Task directions: Take the records below and set down exactly the lines from the one with "Photos: [京成杯2014]キングズオブザサン&大野" to the one with "essay on panda", ends included; do not copy the pictures.
-- Records for processing follows --
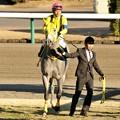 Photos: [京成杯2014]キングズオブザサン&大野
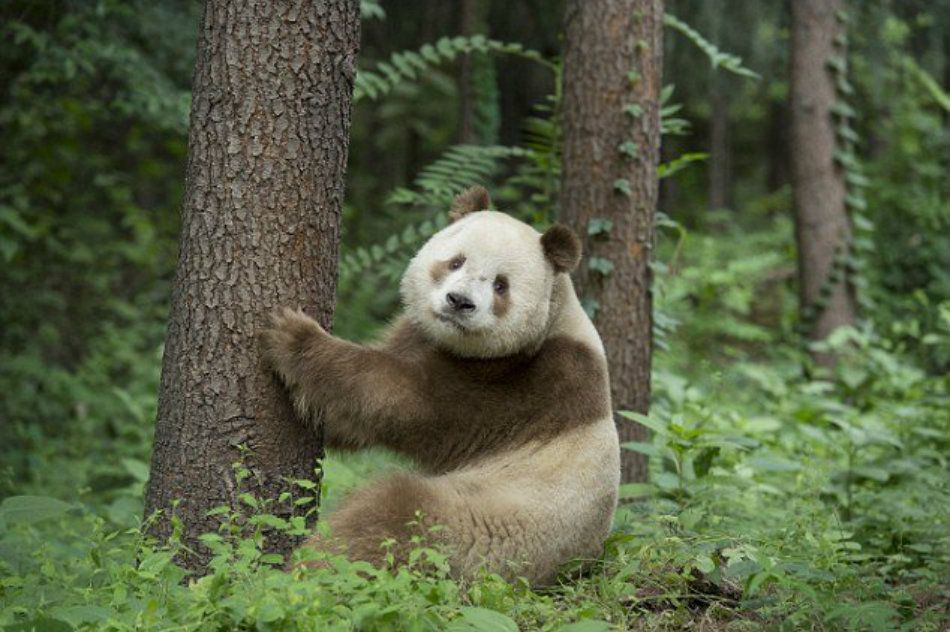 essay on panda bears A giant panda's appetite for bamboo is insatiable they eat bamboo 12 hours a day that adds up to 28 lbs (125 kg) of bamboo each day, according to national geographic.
-- Records for processing concluded --
-- Records for processing follows --
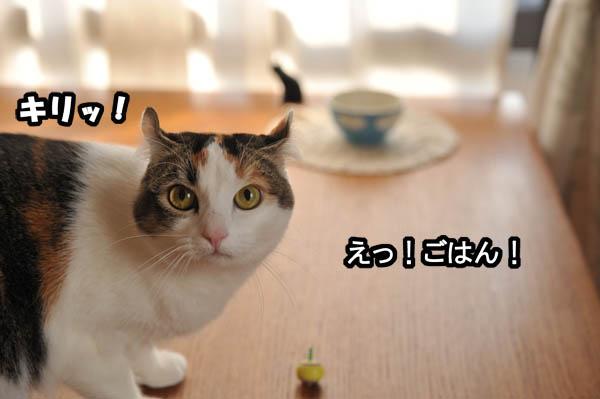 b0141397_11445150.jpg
-- Records for processing concluded --
-- Records for processing follows --
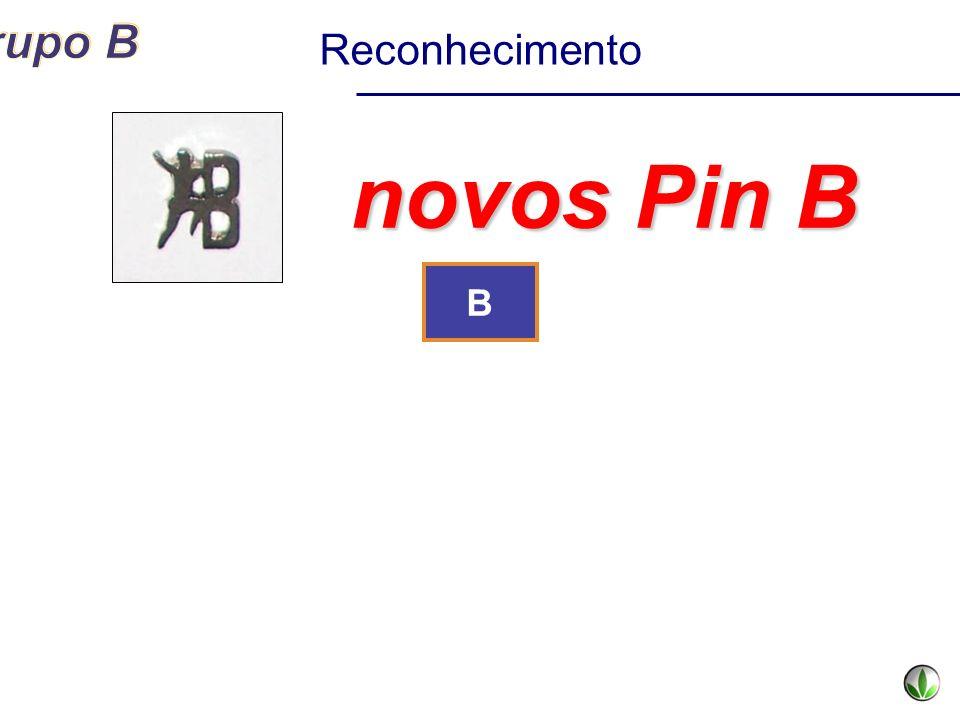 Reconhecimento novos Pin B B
-- Records for processing concluded --
Solution to this exercise:
 Photos: [京成杯2014]キングズオブザサン&大野
 essay on panda bears A giant panda's appetite for bamboo is insatiable they eat bamboo 12 hours a day that adds up to 28 lbs (125 kg) of bamboo each day, according to national geographic.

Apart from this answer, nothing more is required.